There are two sides to the current economic slump. It has adversely impacted the recoveries of bad loans as people are unable to pay. Some of our clients from whom we have to recover money are facing operational difficulties due to the lockdown. So, they are asking for more time to repay their dues. Some of the asset sales, which were in the process of getting completed, have been postponed. Similarly, IBC cases have been delayed as the National Company Law Tribunals (NCLTs) are not fully functional.

However, some of the borrowers of banks and non-banking finance companies (NBFCs) can turn into non-performing assets as the moratorium has ended and the economic downturn continues. Naturally, lenders will be looking for resolutions of bad loans. Hence, some of those cases may be put up for sale to ARCs which is an opportunity.

What are the challenges to an ARC business in India?

Raising capital for acquiring more assets is one of the biggest challenges.

How useful are ARCs to India’s financial system as the NPAs are set to rise?

ARCs cannot single-handedly solve India’s NPA problem. You need the option of restructuring of stressed assets and IBC. The biggest advantage of having ARCs is that they can aggregate the debt. In the past, many resolution plans have failed because lenders couldn’t agree among themselves. If ARCs can aggregate debt, then they can solve the problem.

ARCs also provide the option of restructuring of an asset. The third option is that ARCs can give additional financing, which banks won’t because that additional amount also has to be recognised as NPA thus attracting provisioning.

Have ARCs benefited from the implementation of IBC?

IBC has helped ARCs to recover money faster. For example, we went to IBC along with Bank of Baroda for recovery from Binani Cement. We recovered the full money in a year, which otherwise would have taken five to seven years. The laws of the recovery model were too tedious before the implementation of IBC. It would take five to 10 years to recover money from a defaulter.

But now a promoter has to cooperate under the new law. If lenders or ARCs go to NCLT under the IBC, the promoter loses control of the company on the first day itself. This has completely changed borrowers’ behaviour.

Is there a difference between how ARCs work in India in comparison to other countries?

There are very few countries that have a private sector model for ARCs like in India. Globally, there are big stressed asset funds like Brookfield. The primary reason for this is that globally the corporates borrow through the bond market rather than from banks. It makes it easier for stressed asset funds to buy bonds and then work with managements or change them.

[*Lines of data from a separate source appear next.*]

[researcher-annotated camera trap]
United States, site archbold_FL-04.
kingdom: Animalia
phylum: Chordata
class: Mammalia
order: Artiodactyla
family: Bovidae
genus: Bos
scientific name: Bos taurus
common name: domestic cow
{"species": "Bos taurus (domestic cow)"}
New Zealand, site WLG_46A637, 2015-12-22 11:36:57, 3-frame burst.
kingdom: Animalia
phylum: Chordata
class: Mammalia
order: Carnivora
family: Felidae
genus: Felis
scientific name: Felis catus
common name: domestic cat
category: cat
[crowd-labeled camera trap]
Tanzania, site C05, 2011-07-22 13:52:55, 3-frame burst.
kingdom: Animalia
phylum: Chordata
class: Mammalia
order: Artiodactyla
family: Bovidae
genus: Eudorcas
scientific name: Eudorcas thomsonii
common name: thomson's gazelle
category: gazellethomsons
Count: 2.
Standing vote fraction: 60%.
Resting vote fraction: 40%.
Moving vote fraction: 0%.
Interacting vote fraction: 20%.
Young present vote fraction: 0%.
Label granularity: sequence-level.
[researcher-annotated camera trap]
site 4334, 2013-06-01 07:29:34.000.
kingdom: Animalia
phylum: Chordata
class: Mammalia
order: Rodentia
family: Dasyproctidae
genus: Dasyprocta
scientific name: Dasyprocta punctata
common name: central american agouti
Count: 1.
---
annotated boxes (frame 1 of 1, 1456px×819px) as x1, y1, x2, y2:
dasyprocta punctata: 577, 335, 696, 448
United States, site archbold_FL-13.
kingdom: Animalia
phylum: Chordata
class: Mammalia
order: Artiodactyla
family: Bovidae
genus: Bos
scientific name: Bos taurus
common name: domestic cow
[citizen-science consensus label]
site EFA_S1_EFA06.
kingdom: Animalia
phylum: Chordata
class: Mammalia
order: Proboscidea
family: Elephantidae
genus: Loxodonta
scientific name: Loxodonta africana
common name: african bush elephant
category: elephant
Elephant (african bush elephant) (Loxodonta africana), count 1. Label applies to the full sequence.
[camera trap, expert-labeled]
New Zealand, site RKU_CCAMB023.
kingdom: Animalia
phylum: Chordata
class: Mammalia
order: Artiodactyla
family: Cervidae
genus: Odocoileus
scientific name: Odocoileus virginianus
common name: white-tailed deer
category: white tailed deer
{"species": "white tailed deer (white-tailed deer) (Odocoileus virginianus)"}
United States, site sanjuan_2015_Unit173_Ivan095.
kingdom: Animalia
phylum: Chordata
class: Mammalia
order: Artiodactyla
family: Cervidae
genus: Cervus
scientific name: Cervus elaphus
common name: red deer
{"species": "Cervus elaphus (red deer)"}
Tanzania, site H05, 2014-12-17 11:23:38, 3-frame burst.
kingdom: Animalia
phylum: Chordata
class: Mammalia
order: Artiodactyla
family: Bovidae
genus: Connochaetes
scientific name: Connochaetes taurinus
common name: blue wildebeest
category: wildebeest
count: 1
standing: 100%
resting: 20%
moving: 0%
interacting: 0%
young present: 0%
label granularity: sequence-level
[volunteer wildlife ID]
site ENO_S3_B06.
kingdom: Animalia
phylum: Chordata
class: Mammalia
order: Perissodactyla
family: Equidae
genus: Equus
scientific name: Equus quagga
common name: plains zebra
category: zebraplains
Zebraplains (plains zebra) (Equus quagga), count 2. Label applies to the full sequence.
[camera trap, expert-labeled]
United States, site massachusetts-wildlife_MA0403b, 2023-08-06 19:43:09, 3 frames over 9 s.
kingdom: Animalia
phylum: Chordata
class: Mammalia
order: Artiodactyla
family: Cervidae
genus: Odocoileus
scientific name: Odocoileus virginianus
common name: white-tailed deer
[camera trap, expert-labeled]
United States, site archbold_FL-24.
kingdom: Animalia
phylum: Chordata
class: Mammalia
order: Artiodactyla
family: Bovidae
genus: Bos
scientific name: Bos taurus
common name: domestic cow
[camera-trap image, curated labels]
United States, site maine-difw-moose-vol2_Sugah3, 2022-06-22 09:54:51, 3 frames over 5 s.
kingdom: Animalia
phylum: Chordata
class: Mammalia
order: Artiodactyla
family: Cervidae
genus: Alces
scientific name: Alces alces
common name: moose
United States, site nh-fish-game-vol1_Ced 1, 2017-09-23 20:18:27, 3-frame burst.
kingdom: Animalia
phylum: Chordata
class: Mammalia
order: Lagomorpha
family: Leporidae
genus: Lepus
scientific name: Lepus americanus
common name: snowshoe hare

There is a private equity model, which is also popular globally. They invest in a stressed asset, improve it, and then sell the unit or even run it. We will reach this level eventually but right now we don’t have a developed bond market.

In India, it’s completely different. Currently one can’t buy stressed assets directly from debt markets. One has to go through ARCs. After buying the asset, ARCs work with borrowers or find a new investor and improve the company by restructuring and give additional funds required for revival. Following which, over a period of time the recovery of the money takes place, and then it is paid back to banks.

Should there be a bad bank? Should the government intervene in the recovery market?

A bad bank is basically an ARC. It’s a good idea. The Indian government hasn’t gone through with the implementation of this idea so far. Many countries like Korea and Thailand have adopted this model and their governments have invested money in a bad bank. If a bad bank is to be set up in India, the government will have to invest large amounts. For instance, a bad bank in India would need to invest 15% of the purchase price in a stressed asset as we discussed earlier.

There is also a direct conflict of interest. The state-owned banks will sell assets to a government-owned bad bank. It means the price discovery isn’t transparent.